文本摘录:

用python2.7爬取网易云音乐
想根据歌手爬取 ··但是网易云的那个官网··有一块歌手的链接没找到url在哪写的·· 截取的包也看了 但是 还是没找到 可能是学艺不精吧
所以我就选择了一个笨办法
#-*-encoding:utf-8-*-
import sys
import urllib2
import bs4
import requests
import json
import urllib
reload(sys)
sys.setdefaultencoding('utf-8')
def url_demo():
url = 'http://music.163.com/artist/album?id='
urls =[]
i = range(4000,4010)
for n in i:
nurl = url+str(n)
urls.append(nurl)
return urls
'''
歌曲专辑
'''
def find_gequ():
urls = url_demo()
songs_url = []
for url in urls:
try:
html = get_html(url)
soup = bs4.BeautifulSoup(html,'html.parser')
text_urls=[]
for i in soup.select('div.g-wrap6 > ul > li > p > a'):
text_urls.append('http://music.163.com'+i['href'])
except:
urls.remove(url)
if len(text_urls) != 0:
songs_url.append(text_urls)
return songs_url
'''
每个歌单的内容
'''
def get_gequ():
urls = find_gequ()
for i in urls:
song = []
for url in i:
html = get_html(url)
soup = bs4.BeautifulSoup(html,'html.parser')
text = soup.select('textarea')[0].get_text()

资料摘录:
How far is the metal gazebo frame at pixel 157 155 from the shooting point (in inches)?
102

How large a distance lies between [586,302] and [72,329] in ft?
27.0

待完成任务:
[a] 请依据网易云音乐爬虫文本回答下列问题：
(i) 作者原本想按什么来爬取？
(ii) url_demo 函数里 range 的两个参数分别是多少？
(iii) find_gequ 函数在每个 href 前面拼接了什么字符串？
[b] 接着网易云音乐爬虫文本的最后一行往下写，把这段代码补充完整。

参考答案:
[a]
(i) 按歌手爬取。
(ii) 分别是 4000 和 4010。
(iii) 'http://music.163.com'

[b]
content = json.loads(text)
for n in content:
song .append([n['name'],n['artists'][0]['name']])
print i
print '正在写入'+url+'-'*20
write_xml(content[0]['artists'][0]['name'],i,song)
def write_xml(name,url,content):
w_name = name+'.xml'
f = open('E:\demo\\'+w_name,'wb')
f.write('<doc>\n')
f.write('\t<url>')
for i in url:
f.write(i+' , ')
f.write('\t</url>\n')
for i in content:
f.write('\t\t<song_name>%s</song_name>\n'%i[0])
f.write('\t\t<songer_name>%s</songer_name>\n'%i[1])
f.write('</doc>\n')
def get_html(url):
html = urllib2.urlopen(url).read().decode('utf-8')
return html
if __name__ == '__main__':
get_gequ()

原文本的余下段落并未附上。